You need to specify the R version, e.g., `3.6.0`, as well as the S3 bucket to upload the distribution to.
Finally, you need to create an EC2 instance profile which is capable of uploading to the S3 bucket.
See the [AWS documentation](https://docs.aws.amazon.com/AWSEC2/latest/UserGuide/iam-roles-for-amazon-ec2.html#create-iam-role) for details.
With everything prepared, you can run the script:
```bash
./remote_compile_and_deploy.sh
```
The script will also take care of terminating the launched EC2 instance.

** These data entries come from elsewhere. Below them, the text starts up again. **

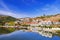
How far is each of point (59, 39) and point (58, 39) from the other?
18cm

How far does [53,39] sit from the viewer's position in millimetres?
26297

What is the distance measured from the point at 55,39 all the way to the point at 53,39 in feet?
1.14

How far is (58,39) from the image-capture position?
1032 inches

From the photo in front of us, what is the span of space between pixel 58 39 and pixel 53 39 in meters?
0.87

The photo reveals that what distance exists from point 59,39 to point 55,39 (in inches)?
27.6

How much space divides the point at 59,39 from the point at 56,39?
0.53 meters

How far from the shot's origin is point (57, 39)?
26219 millimetres

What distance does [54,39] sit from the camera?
2625 cm

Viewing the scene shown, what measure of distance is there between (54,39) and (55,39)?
17 centimetres

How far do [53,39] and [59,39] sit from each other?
1.04 metres

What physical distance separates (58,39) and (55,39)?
0.53 metres

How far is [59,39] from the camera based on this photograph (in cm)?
2622
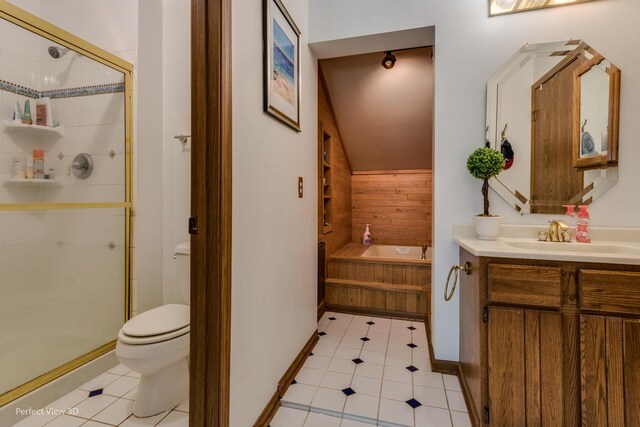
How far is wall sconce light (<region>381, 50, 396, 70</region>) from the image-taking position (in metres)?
2.48

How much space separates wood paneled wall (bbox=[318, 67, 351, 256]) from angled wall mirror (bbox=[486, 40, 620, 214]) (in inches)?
60.2

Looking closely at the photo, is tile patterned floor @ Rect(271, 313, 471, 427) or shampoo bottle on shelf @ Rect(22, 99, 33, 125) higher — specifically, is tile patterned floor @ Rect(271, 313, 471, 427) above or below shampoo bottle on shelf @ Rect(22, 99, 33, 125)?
below

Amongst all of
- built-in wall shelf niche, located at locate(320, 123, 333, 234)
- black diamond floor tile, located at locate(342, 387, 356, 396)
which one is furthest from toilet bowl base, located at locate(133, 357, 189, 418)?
built-in wall shelf niche, located at locate(320, 123, 333, 234)

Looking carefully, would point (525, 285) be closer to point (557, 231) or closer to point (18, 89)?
point (557, 231)

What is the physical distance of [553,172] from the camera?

To manually build R from source, follow these steps:

Start an EC2 instance which uses the [Lambda AMI](https://console.aws.amazon.com/ec2/v2/home#Images:visibility=public-images;search=amzn-ami-hvm-2017.03.1.20170812-x86_64-gp2):
```bash
aws ec2 run-instances --image-id ami-657bd20a --count 1 --instance-type t2.medium --key-name
```
Now run the `compile.sh` script in `r/`.
You must pass the R version as a parameter to the script, e.g., `3.6.0`.
The script produces a zip containing a functional R installation in `/opt/R/`.
The relevant files can be found in `r/build/bin/`.
Use this R distribution for building the layers.

### Testing

After building all layers, you can test it locally with SAM CLI and Docker.
Install it via `pipenv install --dev`.
Then run `python3 -m unittest`.
This will spawn a local lambda server via Docker and invokes the lambdas defined in `template.yaml`.